[Numpy-discussion] Adding `offset` argument to np.lib.format.open_memmap and np.load

Tue Mar 1 20:10:55 EST 2011

Den 01.03.2011 14:20, skrev Jon Olav Vik:
> Use case: Generate "large" output for "many" parameter scenarios.
> 1. Preallocate "enormous" output file on disk.
>

That's not a usecase, because this will in general require 64-bit, for 
which the offset parameter does not matter.

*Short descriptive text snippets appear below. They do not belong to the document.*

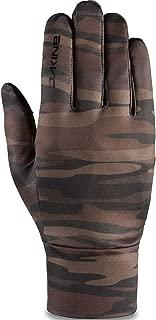 Men's Rambler Gloves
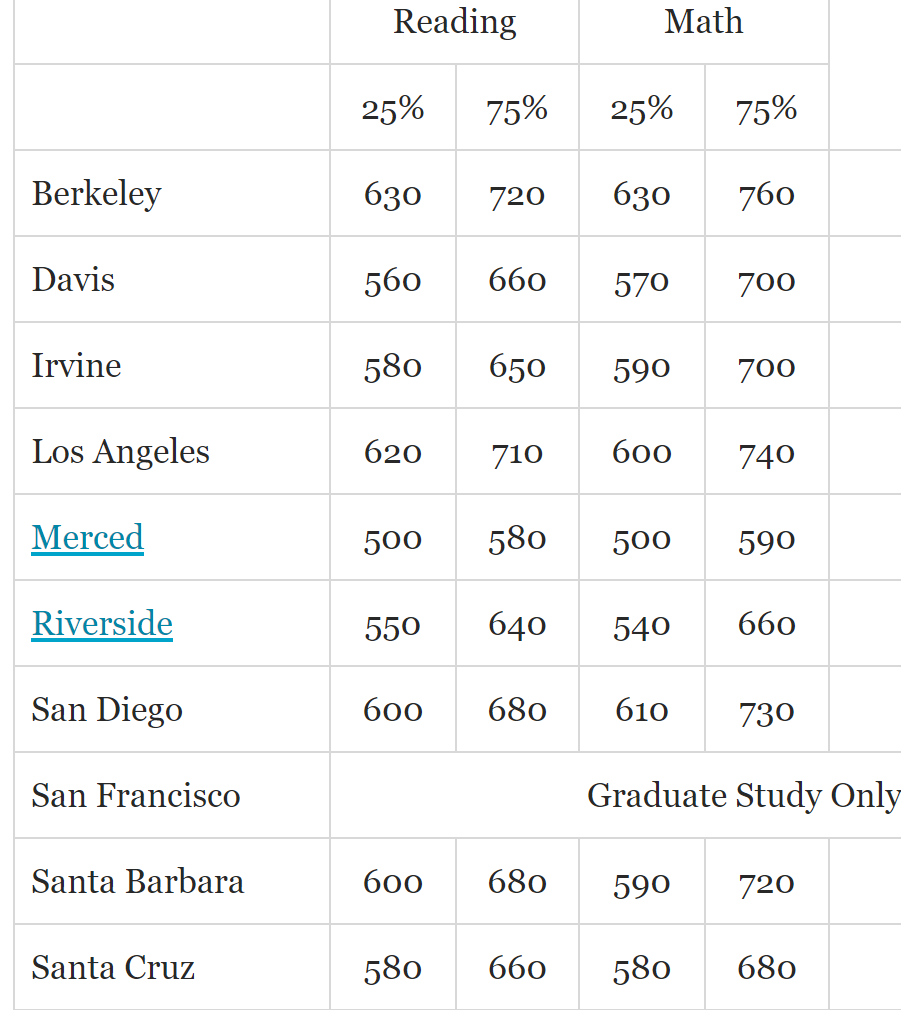 UCLA Faculty Association: SATs but no adversity score from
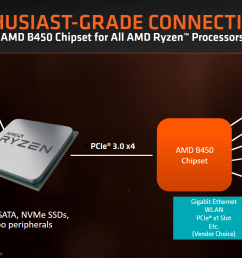 the amd b450 chipset is now official source anandtech  [ 1650 x 930 Pixel ]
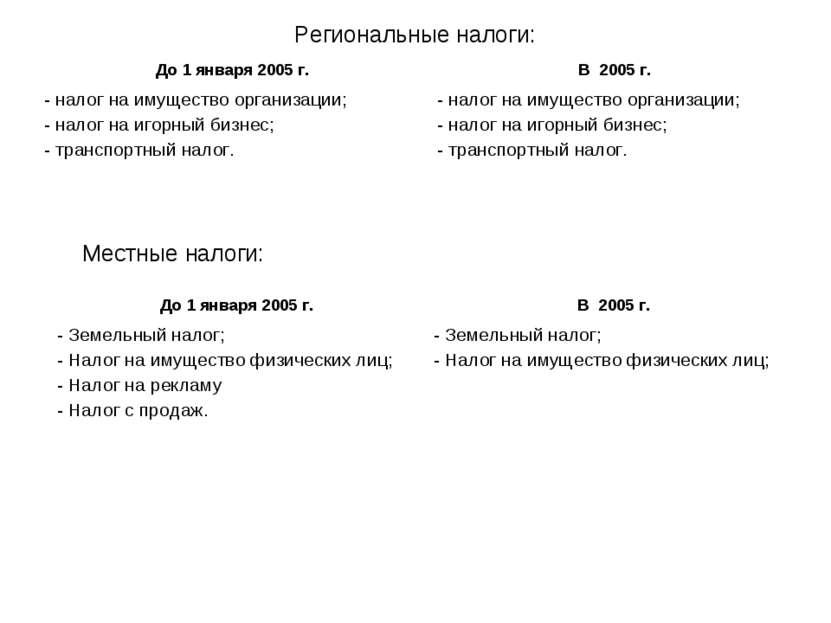 Региональные налоги: Местные налоги: До 1 января 2005 г. В 2005 г. - налог на...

> Maybe that is impossible with 32-bit Python: at least I cannot allocate that
> big a file on my laptop.

32-bit Windows will give you 2 GB virtual memory available in user 
space. The reminding 2 GB is reserved for device drivers etc. I don't 
know about Linux, but it is approximately the same. Note that I am not 
talking about physical memory but virtual address space. I am not 
talking about RAM.

When you memory map a file, you use up some of this virtual address 
space. That is the key.

Because the 32-bit address space is so small by today's standard,  we 
often cannot afford to memory map large portions of it. That is where 
the "offset" helps. Instead of memory mapping the whole file, we just 
work with a small window of it. But unlike a NumPy subarray view, this 
slice is in the kernel of the operating system.

On 64-bit we have so much virtual memory that it does not matter. How 
much is system dependent. On recent AMD64 processors it is 256 TB, but I 
think Windows 64 "only" gives us 16 of those. Even so, this is still 
approximately 25 times the size of the hard disk on my computer. That 
is, with 64-bit Python I can memory map everything on my computer, and 
it would hardly be noticed in the virtual address space. That is why an 
offset is not needed.

A typical usecase for "offset" is a 32-bit database server memory 
mapping a small vindow of a huge database. On 64-bit the offset could be 
ignored, and the whole database mapped to memory -- one of the reasons 
64-bit database servers perform better.

Sturla